- [RECORD LIST]
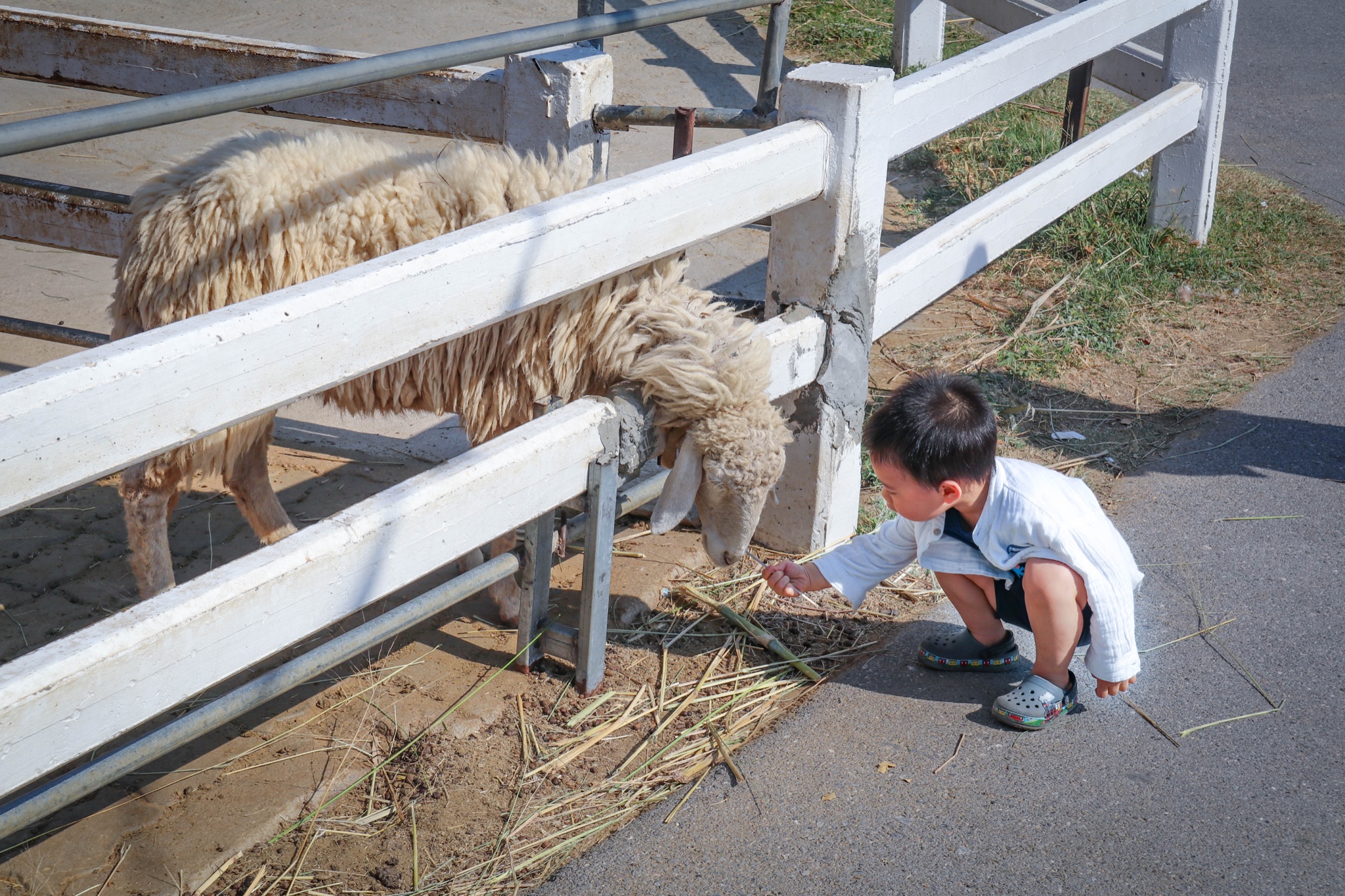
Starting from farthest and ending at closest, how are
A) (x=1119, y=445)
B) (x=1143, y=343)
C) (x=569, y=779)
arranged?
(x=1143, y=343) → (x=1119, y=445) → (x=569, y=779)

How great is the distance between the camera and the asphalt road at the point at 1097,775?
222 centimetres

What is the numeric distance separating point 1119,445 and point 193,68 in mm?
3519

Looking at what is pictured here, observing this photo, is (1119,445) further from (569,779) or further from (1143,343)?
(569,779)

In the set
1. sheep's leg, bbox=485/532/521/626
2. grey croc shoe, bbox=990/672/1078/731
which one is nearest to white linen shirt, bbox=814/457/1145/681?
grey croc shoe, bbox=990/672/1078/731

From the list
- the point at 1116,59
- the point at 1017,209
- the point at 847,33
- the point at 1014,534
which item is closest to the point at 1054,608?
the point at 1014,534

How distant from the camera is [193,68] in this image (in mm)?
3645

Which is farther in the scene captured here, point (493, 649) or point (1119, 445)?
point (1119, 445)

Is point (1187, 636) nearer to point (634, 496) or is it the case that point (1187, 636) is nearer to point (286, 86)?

- [STATED PROBLEM] Please write out all of the data above word for word, leaving out the pictures.

- [SOLUTION]
Starting from farthest and ending at closest, how are
A) (x=1119, y=445)
B) (x=1143, y=343)
C) (x=569, y=779)
arranged?
(x=1143, y=343) → (x=1119, y=445) → (x=569, y=779)

How great is the distance between the camera and the asphalt road at the point at 1097,775?
222 centimetres

What is the numeric distance separating point 1119,445 and point 193,68 in mm?
3519

Looking at what is pictured here, observing this photo, is (1119,445) further from (569,779) or further from (1143,343)?
(569,779)

In the set
1. sheep's leg, bbox=485/532/521/626
2. grey croc shoe, bbox=990/672/1078/731
which one is nearest to white linen shirt, bbox=814/457/1145/681?
grey croc shoe, bbox=990/672/1078/731

From the list
- the point at 1116,59
- the point at 1017,209
- the point at 847,33
- the point at 1014,534
which item is closest to the point at 1054,608?
the point at 1014,534

How distant from the camera is [193,68] in this image (in mm)?
3645

Which is farther in the scene captured here, point (493, 649) or point (1119, 445)?
point (1119, 445)

Is point (1187, 636) nearer to point (634, 496) or is it the case that point (1187, 636) is nearer to point (286, 86)?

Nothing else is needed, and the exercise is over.